Regulatory Role of Endothelial CD47 during Leukocyte Transmigration

Abstract

The vascular endothelium plays a critical role in inflammation and leukocyte recruitment by expression of adhesion molecules and leukocyte chemoattractants. Adhesion molecules bind leukocytes and transmit signals to the endothelial cells (EC) required for transendothelial migration (TEM). An important unanswered question is how ECs integrate the signals arising from leukocyte engagement of multiple adhesion molecules. CD47, also known as Integrin Associated Protein, is a broadly expressed glycoprotein and binds thrombospondin‐1 and leukocyte expressed Signal Regulatory Proteins (SIRPα and SIRPg).
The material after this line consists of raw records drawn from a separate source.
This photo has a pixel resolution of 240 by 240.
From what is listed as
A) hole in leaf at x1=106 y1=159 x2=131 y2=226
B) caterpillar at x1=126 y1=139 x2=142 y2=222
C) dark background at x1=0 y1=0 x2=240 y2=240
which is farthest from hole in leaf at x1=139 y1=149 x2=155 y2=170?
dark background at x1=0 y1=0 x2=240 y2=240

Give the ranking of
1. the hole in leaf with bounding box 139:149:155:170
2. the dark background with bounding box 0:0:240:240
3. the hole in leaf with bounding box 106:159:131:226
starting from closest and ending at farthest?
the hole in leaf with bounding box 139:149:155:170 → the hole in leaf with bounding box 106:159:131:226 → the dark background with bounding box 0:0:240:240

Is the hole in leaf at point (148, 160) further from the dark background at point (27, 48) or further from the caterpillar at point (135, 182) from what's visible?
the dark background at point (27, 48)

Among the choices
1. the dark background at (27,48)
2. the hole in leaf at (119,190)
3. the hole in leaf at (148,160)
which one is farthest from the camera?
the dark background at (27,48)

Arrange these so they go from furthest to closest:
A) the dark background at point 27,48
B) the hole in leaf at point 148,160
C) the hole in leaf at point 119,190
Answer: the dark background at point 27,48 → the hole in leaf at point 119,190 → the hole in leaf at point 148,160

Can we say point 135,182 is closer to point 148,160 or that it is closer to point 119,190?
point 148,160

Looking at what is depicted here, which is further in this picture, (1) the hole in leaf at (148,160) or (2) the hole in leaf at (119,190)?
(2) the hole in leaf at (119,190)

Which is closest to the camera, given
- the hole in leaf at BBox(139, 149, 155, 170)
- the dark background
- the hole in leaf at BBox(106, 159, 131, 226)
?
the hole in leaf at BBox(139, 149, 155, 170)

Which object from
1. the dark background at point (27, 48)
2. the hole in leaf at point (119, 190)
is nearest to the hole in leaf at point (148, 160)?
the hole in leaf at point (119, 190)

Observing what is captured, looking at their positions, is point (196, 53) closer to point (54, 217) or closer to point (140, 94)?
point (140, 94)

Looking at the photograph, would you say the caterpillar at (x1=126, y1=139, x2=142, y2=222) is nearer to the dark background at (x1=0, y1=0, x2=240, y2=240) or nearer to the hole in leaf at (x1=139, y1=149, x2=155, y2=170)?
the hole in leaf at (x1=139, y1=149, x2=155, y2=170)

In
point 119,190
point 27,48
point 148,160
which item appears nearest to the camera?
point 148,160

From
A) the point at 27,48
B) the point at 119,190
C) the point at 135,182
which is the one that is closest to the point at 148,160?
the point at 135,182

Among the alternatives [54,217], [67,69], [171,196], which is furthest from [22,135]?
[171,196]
Besides these “in trans” interactions, CD47 also interacts “in cis” (in the same plasma membrane) with multiple integrins. We previously reported that endothelial CD47 plays a role in TEM and transmits intracellular signals upon engagement. Interestingly, CD47 signals phenocopy those occurring after engagement of ICAM‐1. We hypothesized CD47 interacts with ICAM‐1 to form a protein complex in EC plasma membrane and that this complex binds leukocytes and transmits intracellular signals during leukocyte TEM. Here we report CD47 associates with ICAM‐1 in EC by Fluorescence Lifetime Imaging Microscopy of Förster Resonance Energy Transfer (FLIM‐FRET). Furthermore, ICAM‐1 crosslinking‐induced signaling through pyk2 and src kinases was impaired in CD47‐/‐ mouse heart ECs (MHEC) as compared to WT MHEC. This was also demonstrated in HUVEC silenced for CD47. Understanding how CD47 interacts with different molecules will clarify its role in leukocyte recruitment and EC dependent mechanisms that regulate TEM.Supported by grants from National Research Fund of Luxembourg (FNR, Award # 4800397) and NIH HL‐36028.